WRITTEN PROBLEM => Transcribe verbatim the part of the records that opens with the line containing "In what this" and runs through the end of the records, both ends included. Omit the pictures from your copy.

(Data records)

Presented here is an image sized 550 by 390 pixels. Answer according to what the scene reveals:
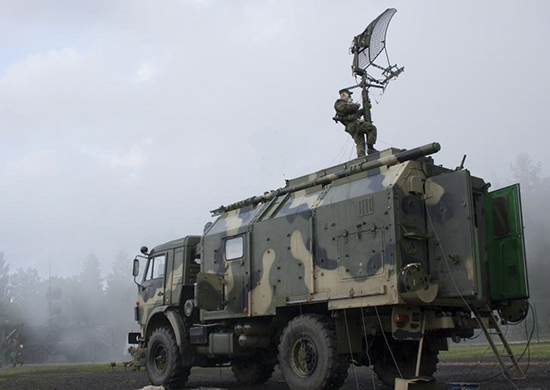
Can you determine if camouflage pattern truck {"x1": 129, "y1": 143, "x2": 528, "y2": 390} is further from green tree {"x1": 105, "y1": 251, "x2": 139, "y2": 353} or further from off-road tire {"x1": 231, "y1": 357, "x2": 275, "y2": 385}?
green tree {"x1": 105, "y1": 251, "x2": 139, "y2": 353}

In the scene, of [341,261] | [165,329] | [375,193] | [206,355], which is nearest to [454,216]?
[375,193]

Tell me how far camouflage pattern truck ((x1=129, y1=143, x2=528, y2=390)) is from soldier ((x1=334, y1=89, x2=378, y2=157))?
1869 millimetres

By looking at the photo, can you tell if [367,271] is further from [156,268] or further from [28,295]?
[28,295]

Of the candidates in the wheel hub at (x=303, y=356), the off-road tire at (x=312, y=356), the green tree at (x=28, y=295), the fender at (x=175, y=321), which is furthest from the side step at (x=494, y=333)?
the green tree at (x=28, y=295)

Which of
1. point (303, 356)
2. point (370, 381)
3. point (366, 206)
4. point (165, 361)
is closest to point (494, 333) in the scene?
point (366, 206)

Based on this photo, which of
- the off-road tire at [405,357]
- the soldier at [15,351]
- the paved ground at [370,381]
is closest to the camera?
the paved ground at [370,381]

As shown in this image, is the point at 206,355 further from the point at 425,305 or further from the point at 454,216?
the point at 454,216

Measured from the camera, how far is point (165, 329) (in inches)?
510

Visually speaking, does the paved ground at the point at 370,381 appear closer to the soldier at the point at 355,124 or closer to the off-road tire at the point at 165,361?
the off-road tire at the point at 165,361

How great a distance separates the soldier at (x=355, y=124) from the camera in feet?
39.6

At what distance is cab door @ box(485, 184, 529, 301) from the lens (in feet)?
29.7

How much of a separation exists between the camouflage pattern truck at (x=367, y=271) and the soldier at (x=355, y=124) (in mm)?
1869

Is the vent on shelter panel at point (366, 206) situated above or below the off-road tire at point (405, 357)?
above

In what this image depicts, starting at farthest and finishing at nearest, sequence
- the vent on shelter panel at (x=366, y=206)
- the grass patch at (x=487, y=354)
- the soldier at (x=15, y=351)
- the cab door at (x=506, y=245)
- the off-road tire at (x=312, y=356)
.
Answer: the soldier at (x=15, y=351) < the grass patch at (x=487, y=354) < the cab door at (x=506, y=245) < the vent on shelter panel at (x=366, y=206) < the off-road tire at (x=312, y=356)
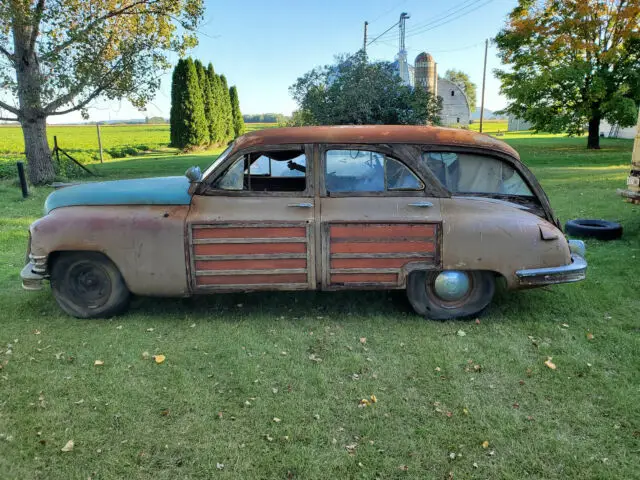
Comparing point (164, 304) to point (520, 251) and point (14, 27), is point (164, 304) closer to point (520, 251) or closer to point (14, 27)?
point (520, 251)

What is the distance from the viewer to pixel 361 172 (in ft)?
14.7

FULL ANSWER =>
In what this image depicts, starting at farthest and finishing at nearest, sequence
- the vent on shelter panel at (x=366, y=206)
- the grass patch at (x=487, y=354)
- the soldier at (x=15, y=351)
- the cab door at (x=506, y=245)
- the off-road tire at (x=312, y=356)
.
Answer: the soldier at (x=15, y=351) < the grass patch at (x=487, y=354) < the cab door at (x=506, y=245) < the vent on shelter panel at (x=366, y=206) < the off-road tire at (x=312, y=356)
Comparing point (164, 304) to point (520, 251) and point (14, 27), is point (164, 304) closer to point (520, 251) or closer to point (14, 27)?
point (520, 251)

What is the distance from the viewer to pixel 361 172 (in ft)?
14.7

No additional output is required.